■ ページ抜粋 ■
=======

日本列島・全国郷土玩具の旅

----福岡県篇・第6回----

---- FUKUOKA(6) ----




赤坂土人形
 筑後市で「赤坂人形」が作られていますが、この人形は3代にわたって飴屋の「赤坂飴本舗」が作ってきました。現在は野口紘一さんが 3代目を継いで製作されています。店内には種々の飴とともに「赤坂人形」が並んでいます。
 この人形の彩色は、かっては白陶土に小麦粉を混ぜたもので白着色して乾燥させ、食用の染料で色つけしていたため、色の種類も赤や緑が多く、わずかに黄や茶色が使われる程度でした。
 現在は胡粉で下地を塗り彩色されていますが、昔の手法を残して色数の少ない淡彩で無造作に描かれ、昔の「赤坂人形」の雰囲気を伝えています。(掲載の作品は新しいもの以外は、色が褪せて変色しています)
 この人形はあまり世に知られず、その存在が郷土玩具の研究者やマニアに知られるようになったのは、昭和8年でした。久留米の小野正男氏がこの家を訪れ、箱の中からいままでみたことのない土人形を見つけます。「八女郡羽犬塚に程近い赤坂というところで、飴やさんが飴作りの片手間に作っている」「こんなすぐれた土人形がうずもれていた」ということで、世の中に知られるようになりました。
 「歴史」:製作の始まりは年代不明ですが、この地方は江戸中期から久留米藩の御用窯があり、茶器や酒器の窯元が多く、幕末の頃に、職人たちが余技に「土人形」を作ったのが始まりといわれています。

製作者:野口紘一:筑後市蔵数町563..TEL: 0942-52-4217




吉井土偶の浄瑠璃人形■
 「吉井土偶」は、吉井人形浄瑠璃の頭(かしら)で、弁慶・義経・五郎・十郎の4種があり、土製の「でこ」です。
 人形の「由来書」には、文政5年に始められた小畑座の人形浄瑠璃に使われた木偶人形を原形にしたものと記されています。

=======

■ 記録データ ■
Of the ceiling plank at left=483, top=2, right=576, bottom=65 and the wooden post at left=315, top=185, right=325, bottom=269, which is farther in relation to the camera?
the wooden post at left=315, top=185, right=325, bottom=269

=======

■ 設問 1 ■
ページ抜粋によると、赤坂人形の存在が郷土玩具の研究者やマニアに知られるようになったのは何年か。
■ 設問 2 ■
ページ抜粋の「日本列島・全国郷土玩具の旅」から「の飴とともに「赤坂人形」が並んでいます。」までをすべて、一字も変えずに複製せよ。

■ 出力結果 1 ■
昭和8年。

■ 出力結果 2 ■
日本列島・全国郷土玩具の旅

----福岡県篇・第6回----

---- FUKUOKA(6) ----




赤坂土人形
 筑後市で「赤坂人形」が作られていますが、この人形は3代にわたって飴屋の「赤坂飴本舗」が作ってきました。現在は野口紘一さんが 3代目を継いで製作されています。店内には種々の飴とともに「赤坂人形」が並んでいます。